• [Task]
Each record is to be transcribed exactly.

─── Material supplied

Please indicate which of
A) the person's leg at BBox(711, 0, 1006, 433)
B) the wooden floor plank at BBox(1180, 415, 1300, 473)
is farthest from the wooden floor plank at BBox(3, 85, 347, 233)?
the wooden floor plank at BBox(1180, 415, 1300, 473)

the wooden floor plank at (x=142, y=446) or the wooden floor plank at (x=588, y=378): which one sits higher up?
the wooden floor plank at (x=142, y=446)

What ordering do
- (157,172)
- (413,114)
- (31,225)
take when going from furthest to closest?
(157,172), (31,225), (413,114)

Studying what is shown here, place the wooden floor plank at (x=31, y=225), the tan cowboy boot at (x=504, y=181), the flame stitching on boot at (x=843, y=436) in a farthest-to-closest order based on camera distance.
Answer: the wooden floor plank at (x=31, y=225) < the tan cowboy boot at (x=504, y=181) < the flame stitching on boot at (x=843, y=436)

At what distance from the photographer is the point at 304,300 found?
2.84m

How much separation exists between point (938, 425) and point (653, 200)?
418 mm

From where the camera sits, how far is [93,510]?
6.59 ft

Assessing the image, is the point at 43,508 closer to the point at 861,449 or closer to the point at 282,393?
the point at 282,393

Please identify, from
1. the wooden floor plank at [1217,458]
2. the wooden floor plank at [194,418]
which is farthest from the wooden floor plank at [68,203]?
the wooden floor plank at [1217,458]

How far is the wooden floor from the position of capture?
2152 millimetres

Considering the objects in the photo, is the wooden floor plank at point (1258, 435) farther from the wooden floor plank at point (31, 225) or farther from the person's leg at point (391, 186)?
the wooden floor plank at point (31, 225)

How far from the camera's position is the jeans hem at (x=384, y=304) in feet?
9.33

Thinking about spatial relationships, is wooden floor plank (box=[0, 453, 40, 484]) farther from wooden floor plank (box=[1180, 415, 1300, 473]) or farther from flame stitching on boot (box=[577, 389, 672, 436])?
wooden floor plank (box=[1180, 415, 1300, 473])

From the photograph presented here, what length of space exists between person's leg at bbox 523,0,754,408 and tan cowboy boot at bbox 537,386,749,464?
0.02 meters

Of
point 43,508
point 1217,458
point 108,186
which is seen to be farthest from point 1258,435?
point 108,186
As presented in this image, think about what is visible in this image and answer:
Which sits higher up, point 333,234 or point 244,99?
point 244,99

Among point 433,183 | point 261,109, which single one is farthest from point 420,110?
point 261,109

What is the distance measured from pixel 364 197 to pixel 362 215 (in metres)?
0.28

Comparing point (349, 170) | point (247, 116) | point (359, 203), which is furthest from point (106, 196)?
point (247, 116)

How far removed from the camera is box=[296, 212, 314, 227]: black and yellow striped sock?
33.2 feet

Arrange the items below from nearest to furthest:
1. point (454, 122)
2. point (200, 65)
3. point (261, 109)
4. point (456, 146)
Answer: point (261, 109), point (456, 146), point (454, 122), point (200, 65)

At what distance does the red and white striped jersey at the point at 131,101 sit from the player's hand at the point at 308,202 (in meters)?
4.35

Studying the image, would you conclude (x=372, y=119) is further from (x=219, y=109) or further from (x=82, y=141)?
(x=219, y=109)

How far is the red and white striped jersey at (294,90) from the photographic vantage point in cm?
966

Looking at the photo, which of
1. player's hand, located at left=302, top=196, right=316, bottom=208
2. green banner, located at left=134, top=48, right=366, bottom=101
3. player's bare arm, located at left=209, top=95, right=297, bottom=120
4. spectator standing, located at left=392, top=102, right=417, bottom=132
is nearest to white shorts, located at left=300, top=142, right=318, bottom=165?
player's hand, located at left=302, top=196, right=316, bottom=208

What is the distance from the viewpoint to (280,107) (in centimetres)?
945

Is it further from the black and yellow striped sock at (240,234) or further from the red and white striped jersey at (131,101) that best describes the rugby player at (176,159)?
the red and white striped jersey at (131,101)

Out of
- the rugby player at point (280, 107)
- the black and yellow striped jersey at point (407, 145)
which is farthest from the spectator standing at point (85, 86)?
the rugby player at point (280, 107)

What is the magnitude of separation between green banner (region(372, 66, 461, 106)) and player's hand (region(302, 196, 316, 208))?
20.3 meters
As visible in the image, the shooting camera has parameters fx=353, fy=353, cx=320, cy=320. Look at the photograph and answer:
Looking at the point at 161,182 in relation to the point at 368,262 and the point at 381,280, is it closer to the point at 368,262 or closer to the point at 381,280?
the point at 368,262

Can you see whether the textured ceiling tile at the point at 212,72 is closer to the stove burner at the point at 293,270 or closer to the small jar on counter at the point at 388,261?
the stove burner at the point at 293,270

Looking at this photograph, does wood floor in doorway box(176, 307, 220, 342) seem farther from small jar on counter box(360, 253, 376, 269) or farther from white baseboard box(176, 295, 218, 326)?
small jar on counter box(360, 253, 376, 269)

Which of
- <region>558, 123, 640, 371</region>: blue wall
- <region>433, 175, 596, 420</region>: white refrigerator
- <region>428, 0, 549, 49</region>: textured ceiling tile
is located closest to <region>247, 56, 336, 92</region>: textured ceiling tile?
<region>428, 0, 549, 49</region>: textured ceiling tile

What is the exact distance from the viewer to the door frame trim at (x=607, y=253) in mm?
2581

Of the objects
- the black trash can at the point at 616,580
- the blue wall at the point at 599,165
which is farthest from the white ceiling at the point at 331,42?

──────

• [Task solution]
Please indicate which of
A) the person's leg at BBox(711, 0, 1006, 433)
B) the wooden floor plank at BBox(1180, 415, 1300, 473)
is farthest from the wooden floor plank at BBox(3, 85, 347, 233)?
the wooden floor plank at BBox(1180, 415, 1300, 473)

the wooden floor plank at (x=142, y=446) or the wooden floor plank at (x=588, y=378): which one sits higher up?
the wooden floor plank at (x=142, y=446)

What ordering do
- (157,172)
- (413,114)
- (31,225)
take when going from furthest to closest?
(157,172), (31,225), (413,114)

Studying what is shown here, place the wooden floor plank at (x=31, y=225), the tan cowboy boot at (x=504, y=181), the flame stitching on boot at (x=843, y=436) in a farthest-to-closest order based on camera distance.
Answer: the wooden floor plank at (x=31, y=225) < the tan cowboy boot at (x=504, y=181) < the flame stitching on boot at (x=843, y=436)

At what distance from the photographer is the point at 304,300 found?
2.84m

How much separation exists between point (938, 425) and point (653, 200)?
418 mm

From where the camera sits, how far is [93,510]?
6.59 ft

Assessing the image, is the point at 43,508 closer to the point at 861,449 or closer to the point at 282,393?
the point at 282,393

Please identify, from
1. the wooden floor plank at [1217,458]
2. the wooden floor plank at [194,418]
which is farthest from the wooden floor plank at [68,203]?
the wooden floor plank at [1217,458]

How far is the wooden floor from the position of capture?
2152 millimetres

Considering the objects in the photo, is the wooden floor plank at point (1258, 435) farther from the wooden floor plank at point (31, 225) or farther from the person's leg at point (391, 186)?
the wooden floor plank at point (31, 225)

How far from the camera's position is the jeans hem at (x=384, y=304) in feet?
9.33

Thinking about spatial relationships, is wooden floor plank (box=[0, 453, 40, 484]) farther from wooden floor plank (box=[1180, 415, 1300, 473]) or farther from flame stitching on boot (box=[577, 389, 672, 436])?
wooden floor plank (box=[1180, 415, 1300, 473])

From the photograph presented here, what length of space exists between person's leg at bbox 523,0,754,408 and tan cowboy boot at bbox 537,386,749,464?
0.02 meters

Of
point 43,508
point 1217,458
point 108,186
which is seen to be farthest from point 1258,435?
point 108,186
As presented in this image, think about what is visible in this image and answer:
Which sits higher up, point 333,234 or point 244,99?
point 244,99

Among point 433,183 | point 261,109, which single one is farthest from point 420,110?
point 261,109

What is the distance measured from pixel 364 197 to pixel 362 215 (in metres)?
0.28

Comparing point (349, 170) | point (247, 116) | point (359, 203), which is furthest from point (106, 196)?
point (247, 116)

How far removed from the camera is box=[296, 212, 314, 227]: black and yellow striped sock?
33.2 feet

Arrange the items below from nearest to furthest:
1. point (454, 122)
2. point (200, 65)
3. point (261, 109)
4. point (456, 146)
Answer: point (261, 109), point (456, 146), point (454, 122), point (200, 65)

At what distance does the red and white striped jersey at the point at 131,101 sit from the player's hand at the point at 308,202 (in meters)?
4.35

Studying the image, would you conclude (x=372, y=119) is further from (x=219, y=109) or further from (x=82, y=141)?
(x=219, y=109)

How far is the red and white striped jersey at (294,90) from the photographic vantage point in cm?
966

Looking at the photo, which of
1. player's hand, located at left=302, top=196, right=316, bottom=208
2. green banner, located at left=134, top=48, right=366, bottom=101
3. player's bare arm, located at left=209, top=95, right=297, bottom=120
4. spectator standing, located at left=392, top=102, right=417, bottom=132
is nearest to white shorts, located at left=300, top=142, right=318, bottom=165?
player's hand, located at left=302, top=196, right=316, bottom=208

What is the distance from the viewpoint to (280,107) (in centimetres)?
945

Is it further from the black and yellow striped sock at (240,234) or further from the red and white striped jersey at (131,101) that best describes the rugby player at (176,159)?
the red and white striped jersey at (131,101)

Out of
- the rugby player at point (280, 107)
- the black and yellow striped jersey at point (407, 145)
which is farthest from the spectator standing at point (85, 86)?
the rugby player at point (280, 107)

What is the magnitude of separation between green banner (region(372, 66, 461, 106)) and player's hand (region(302, 196, 316, 208))?
20.3 meters
As visible in the image, the shooting camera has parameters fx=353, fy=353, cx=320, cy=320. Look at the photograph and answer:
Looking at the point at 161,182 in relation to the point at 368,262 and the point at 381,280, is it closer to the point at 368,262 or closer to the point at 381,280?
the point at 368,262

Can you see whether the textured ceiling tile at the point at 212,72 is closer to the stove burner at the point at 293,270 or closer to the small jar on counter at the point at 388,261?
the stove burner at the point at 293,270

Looking at this photograph, does wood floor in doorway box(176, 307, 220, 342) seem farther from small jar on counter box(360, 253, 376, 269) or farther from white baseboard box(176, 295, 218, 326)?
small jar on counter box(360, 253, 376, 269)

Which of
- <region>558, 123, 640, 371</region>: blue wall
- <region>433, 175, 596, 420</region>: white refrigerator
- <region>428, 0, 549, 49</region>: textured ceiling tile
is located closest to <region>247, 56, 336, 92</region>: textured ceiling tile?
<region>428, 0, 549, 49</region>: textured ceiling tile

What is the exact distance from the viewer to the door frame trim at (x=607, y=253) in mm?
2581

Of the objects
- the black trash can at the point at 616,580
- the blue wall at the point at 599,165
which is farthest from the white ceiling at the point at 331,42?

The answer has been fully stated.